Interpretación musical. Me complace decir que la parte musical alcanzó un nivel más que satisfactorio, éxito que atribuyo principalmente a la capacidad de Eddie Mora de transmitir a la orquesta –y por ende al público– un notable entusiasmo expresivo, sin perder de vista el cuidado por los detalles, la precisión rítmica y el difícil acople entre los instrumentos de cuerda y los de percusión. Encontré a Mora con el corazón caliente y la cabeza fría, tal y como recomendaban los viejos maestros.
En segundo lugar, pero en el mismo nivel de excelencia, quiero hacer énfasis en las enormes capacidades y talento del grupo de percusión de la Sinfónica, que brilló en la difícil tarea de ser casi todo el tiempo los solistas de la velada, sin que ello implique saturar con la enorme potencia de sus medios sonoros.
Del mismo modo creo que escuchar a nuestra orquesta fuera del “hueco negro” acústico del escenario del Teatro Nacional hizo que la pasión y vigor de la música se transmitiera como fuego entre un público mucho más entusiasta del habitual. ¿Cuándo podremos volver a tener una concha acústica apropiada en el Teatro? Me temo que, como siempre, a esta pregunta volveremos a recibir el silencio administrativo por respuesta o aún peor, una serie de excusas en la línea del “yo no fui, fue Teté”.

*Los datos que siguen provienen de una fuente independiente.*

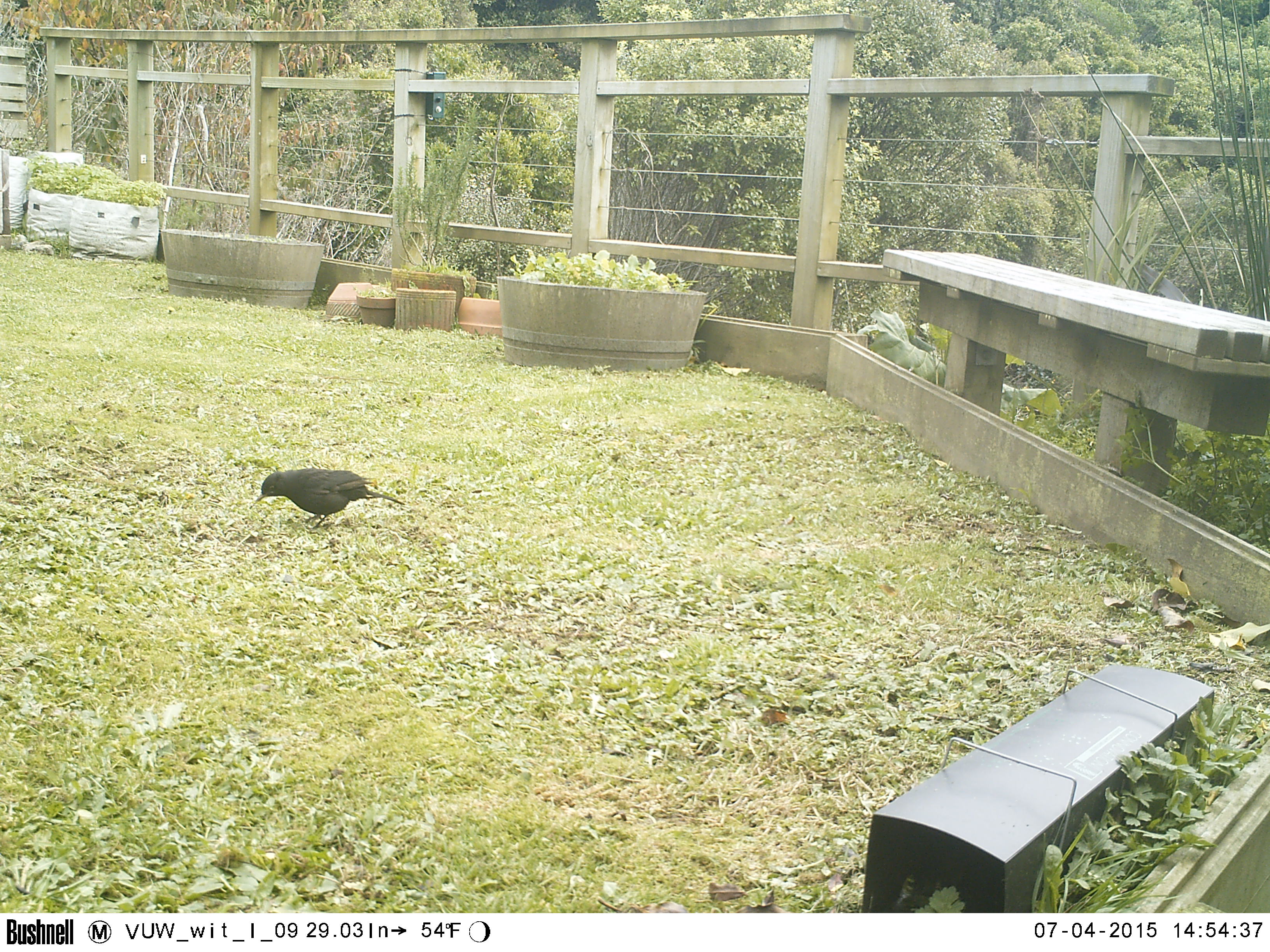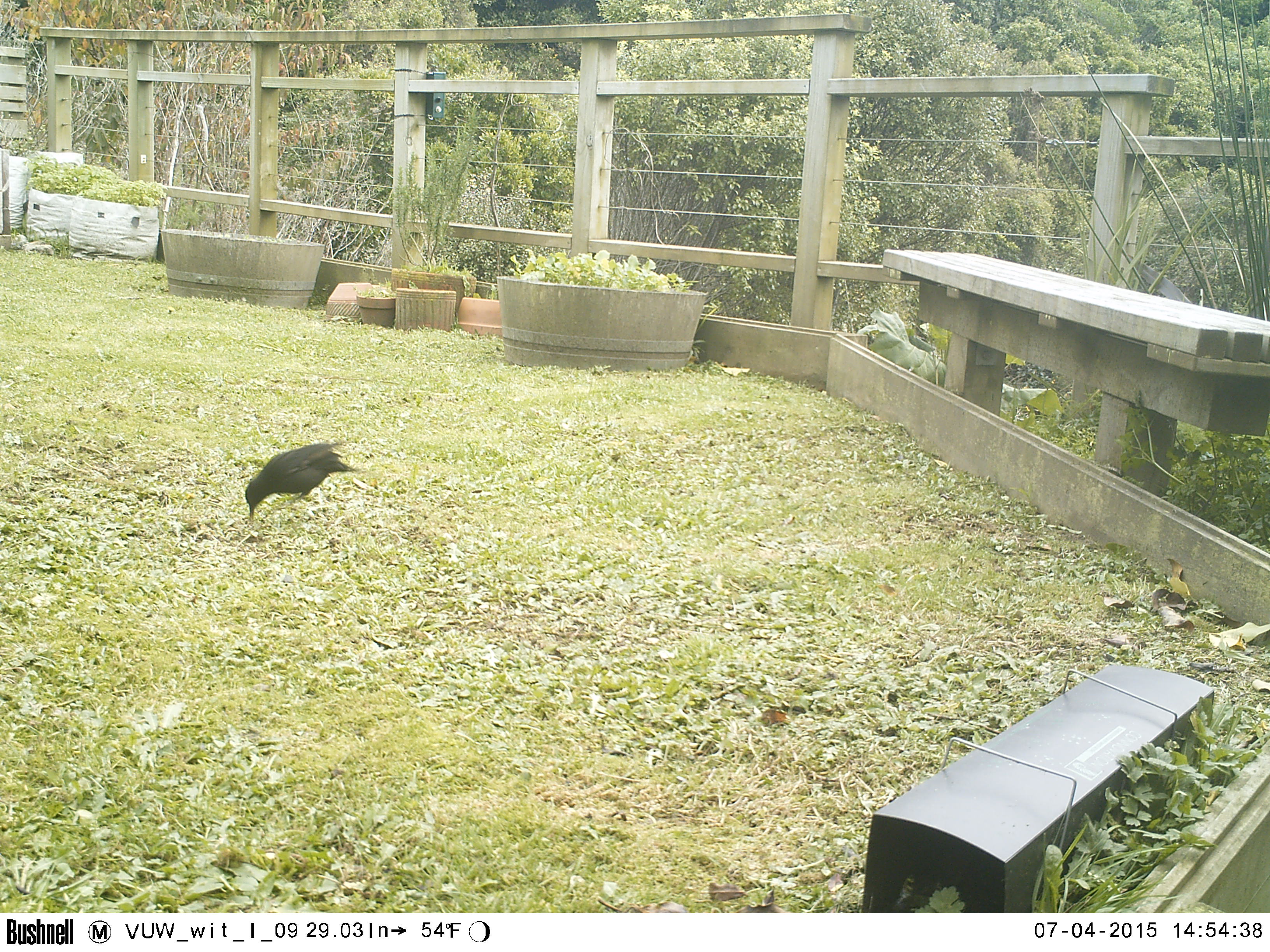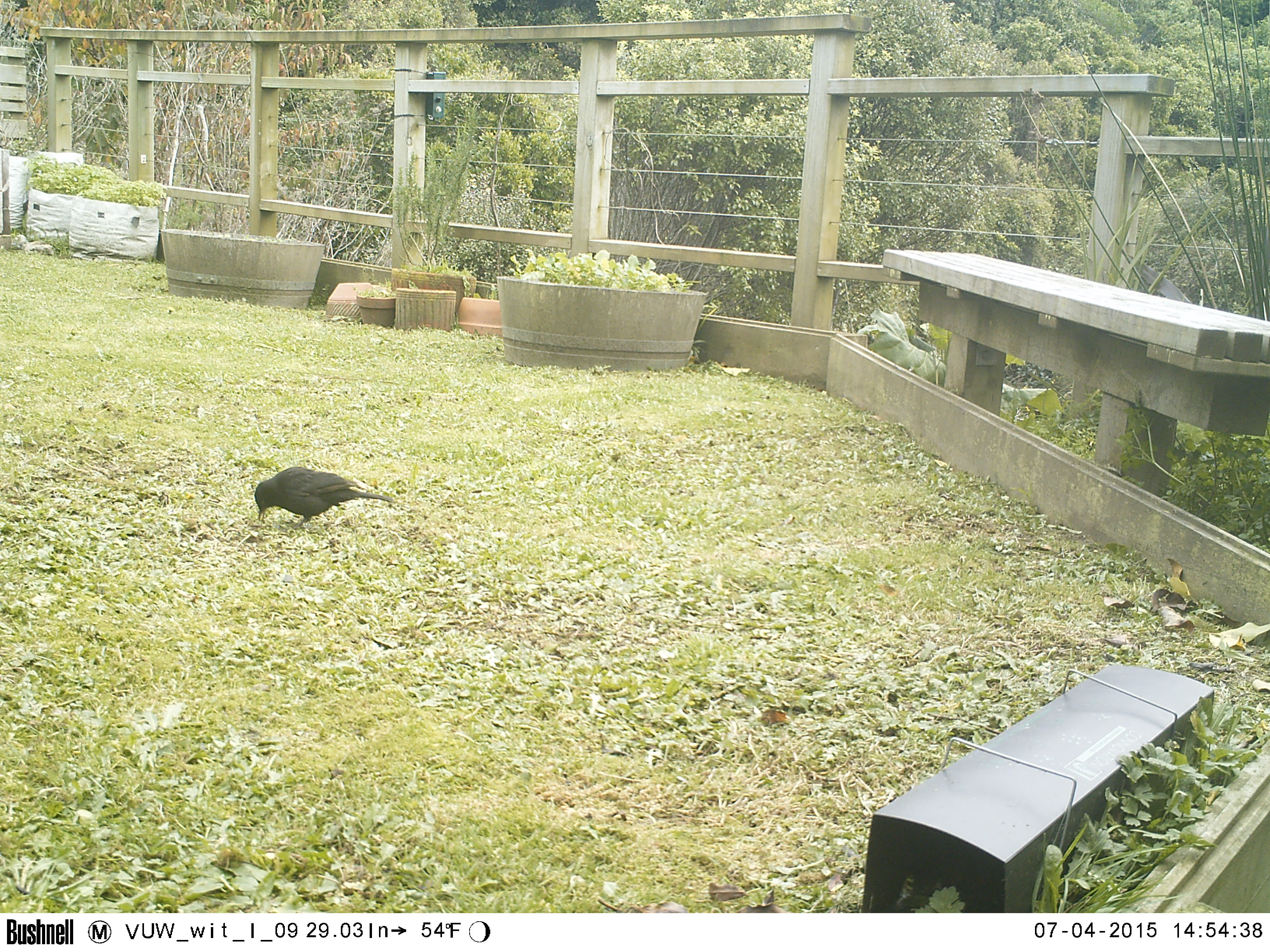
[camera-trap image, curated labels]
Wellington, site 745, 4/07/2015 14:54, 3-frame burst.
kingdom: Animalia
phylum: Chordata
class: Aves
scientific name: Aves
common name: bird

Coreografía. Respecto a la danza, sin entrar en consideraciones técnicas que no me corresponden, pienso que las interpretaciones intensas y coloridas de la Sinfónica tuvieron una buena contrapartida en la actitud de entrega espontánea de un grupo de talentosos bailarines. Sin embargo me temo que con frecuencia los movimientos coreográficos tenían poco o nada que ver con la estructura formal o el carácter de la música.
Se me hizo especialmente incómodo un intento escuálido de hacer palmas andaluzas al inicio y algunos momentos de percusión corporal, en los que simplemente iban a contrapelo de la orquesta. Desde hace años percibo, siento decirlo, que los coreógrafos costarricenses adolescen de la capacidad para entender a fondo todas las implicaciones de una partitura musical y reaccionan simplemente por instinto ante el ritmo o cuando mucho hacia la melodía. Desconocen, empero, casi todo lo referente a la estructura, los planos sonoros, la textura armónica y contrapuntística o el color instrumental de la obra a la que se enfrentan.
Por otro lado, el deseo de innovar a toda costa y de decir muchísimas cosas diferentes al mismo tiempo los lleva a recargar tanto las composiciones coreográficas que a veces es mejor cerrar los ojos y escuchar un rato de buena música, como me pasó al momento de la salida de los toros: una especie de monstruosos cornudos, que, aunque aspiraban al pedigrí de minotauros cretomicénicos, se quedaron en personajes de película de Semana Santa.
Del mismo modo, con respecto al vestuario, me parece cansino tanto trapo rojo, y los bañadores negros se me hicieron más propios de un club de natación que de una plaza de toros sevillana, por más simbolismo junguiano que se pretenda.
Aunque en la actualidad en nuestro país se puede crear con toda libertad y no hay peligro de ser enviado a Siberia, yo le recomendaría a nuestros coreógrafos nutrirse en lo posible de la vasta tradición que los precede y preocuparse por entender a cabalidad loa aspectos técnicos del fenómeno musical que tienen entre manos, aunque ello tal vez pueda parecerles muy conservador.